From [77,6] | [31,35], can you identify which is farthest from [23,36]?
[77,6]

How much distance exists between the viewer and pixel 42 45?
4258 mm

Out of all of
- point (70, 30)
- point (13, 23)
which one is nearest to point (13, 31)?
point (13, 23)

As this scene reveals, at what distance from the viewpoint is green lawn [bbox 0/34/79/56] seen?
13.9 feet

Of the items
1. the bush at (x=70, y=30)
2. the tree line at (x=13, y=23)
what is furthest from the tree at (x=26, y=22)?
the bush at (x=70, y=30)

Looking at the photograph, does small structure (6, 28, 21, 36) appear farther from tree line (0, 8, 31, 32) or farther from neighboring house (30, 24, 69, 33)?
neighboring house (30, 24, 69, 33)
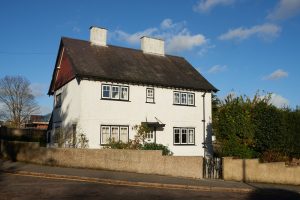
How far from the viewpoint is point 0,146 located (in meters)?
24.8

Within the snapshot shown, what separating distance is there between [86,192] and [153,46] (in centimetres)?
2320

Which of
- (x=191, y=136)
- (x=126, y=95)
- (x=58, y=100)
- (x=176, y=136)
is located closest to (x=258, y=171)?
(x=176, y=136)

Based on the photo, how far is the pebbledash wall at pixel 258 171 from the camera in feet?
64.9

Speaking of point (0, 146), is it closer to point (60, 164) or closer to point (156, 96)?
point (60, 164)

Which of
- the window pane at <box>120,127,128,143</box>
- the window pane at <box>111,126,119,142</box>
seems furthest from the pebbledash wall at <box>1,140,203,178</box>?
the window pane at <box>120,127,128,143</box>

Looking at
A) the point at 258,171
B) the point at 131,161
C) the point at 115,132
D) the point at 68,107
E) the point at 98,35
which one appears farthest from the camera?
the point at 98,35

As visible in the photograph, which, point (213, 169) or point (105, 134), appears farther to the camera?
point (105, 134)

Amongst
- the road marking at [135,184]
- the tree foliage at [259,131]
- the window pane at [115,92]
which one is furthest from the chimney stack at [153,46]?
the road marking at [135,184]

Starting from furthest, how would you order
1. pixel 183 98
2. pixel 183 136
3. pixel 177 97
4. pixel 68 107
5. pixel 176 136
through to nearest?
pixel 183 98
pixel 177 97
pixel 183 136
pixel 176 136
pixel 68 107

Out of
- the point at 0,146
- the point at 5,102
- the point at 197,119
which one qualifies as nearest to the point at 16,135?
the point at 0,146

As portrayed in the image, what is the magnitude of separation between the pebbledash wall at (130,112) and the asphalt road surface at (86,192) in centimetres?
991

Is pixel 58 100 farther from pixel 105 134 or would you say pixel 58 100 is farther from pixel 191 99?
pixel 191 99

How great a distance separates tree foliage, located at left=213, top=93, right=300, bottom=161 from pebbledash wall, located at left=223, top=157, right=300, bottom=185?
3.34 ft

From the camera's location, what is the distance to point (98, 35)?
31.7 meters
──────
取り組む課題: 「Is pixel 58」を含む行から項目の最後までの各行を、空行を除き、「番号」と「行」の2列からなるMarkdownの表に変換してください。両端の行も含めてください。

解答:
| 番号 | 行 |
|---|---|
| 1 | Is pixel 58 100 farther from pixel 105 134 or would you say pixel 58 100 is farther from pixel 191 99? |
| 2 | pixel 191 99 |
| 3 | How great a distance separates tree foliage, located at left=213, top=93, right=300, bottom=161 from pebbledash wall, located at left=223, top=157, right=300, bottom=185? |
| 4 | 3.34 ft |
| 5 | From the camera's location, what is the distance to point (98, 35)? |
| 6 | 31.7 meters |